Shoot! I had something profound to say and I totally can't remember it now! Sorry to make you read this without any satisfying conclusion. If you're disappointed, please have a few drinks and then feel free to leave a drunken comment.


(sign above can be purchased here)


Tuesday, November 15, 2011

Arrghh! You're turning me into a pirate, Todd!

I'm tired of nagging. Twice a month, I have to nag if I want to avoid the insufficient funds charges on our household bank account. Twice a month, the big unavoidable automatic payments go through. And twice a month, we (often needlessly) pay these fees because Todd doesn't transfer money into the household account.

He has been working, so I don't think its a matter of not having the money (but then, I wouldn't know that for sure because his business account is as secret as the illuminati's iCalendar). He's just too darn busy to get around to transferring it to the family account so we (I) can have a little peace of mind (and use of that $34 a pop that's going down the drain every time he's too lazy to manage his money as a supposed business owner).

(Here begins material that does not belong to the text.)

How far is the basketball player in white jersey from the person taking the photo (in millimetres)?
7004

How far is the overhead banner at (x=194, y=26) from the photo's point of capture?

He's too busy. Poor boy. Putting in three to six hours on the job site (including commute time) and then having to watch football on TV when you get home can be so demanding!

In a couple of weeks the property tax bill is coming due. I have no idea how we're going to pay it. Last time I was able to pay it all by myself by sinking my entire writing advance check into it. But I still haven't finished the project that was an advance for, so I'm tapped out.

My gut has been all tied up in knots. I woke up this morning and I could hardly move -- the pain was so excruciating. I've cleaned up my diet to the point that it shines like the top of Mr. Clean's head, so I don't think it's being caused by food allergies or additives or preservatives... I think this time it's just good old stress.

He bought me some expensive probiotics to try to take care of my problems. I wonder if it ever crossed his mind that such things might not even be necessary if he would just take the time to transfer funds on time?

At least Todd is able to sleep at night and eat without fear of what convulsions that might send his digestive tract into!

Arrghh! That's about all I can say.


Thursday, November 10, 2011

Todd Apologized

I don't have time to write a blog right now, but I did have to take a moment to say this:

Todd was being a real @$$#*!% last night while we were getting ready for company. Big deal. Nothing out of the ordinary.

What makes it blogworthy is the fact that later, after the guests had left, he actually apologized. He said, "I'm sorry for being snippy earlier."

I was speechless. I could have said, "It's okay," but I didn't because that would be lying. It wasn't even the apology that blew me away as much as the fact that he NOTICED that he had behaved inappropriately.

That's all. Nothing clever. Nothing funny. Nothing Profound. But it's as if the world shifted on its axis.


Monday, November 7, 2011

Novel Idea

I'm working on a novel that, although it is definitely fiction, has a lot of autobiographical stuff in it. It will be interesting to see where it goes if I get any publishers interested in it.... Will I be able to let Todd read it? or will I keep it a secret from him?

Within the story, I'm tackling some of my deepest fears. If a person cannot be honest with another person about her fears, how are they supposed to have a relationship? And yet, how Todd would react if I were to share that sharing my deepest fears with him IS one of my deepest fears.

This novel could end up being the true test of our relationship.

I'm tired of being fake, and yet I want to feel safe. Is there a place where a person can be both genuine AND safe? I would run there so fast my running would turn to flight.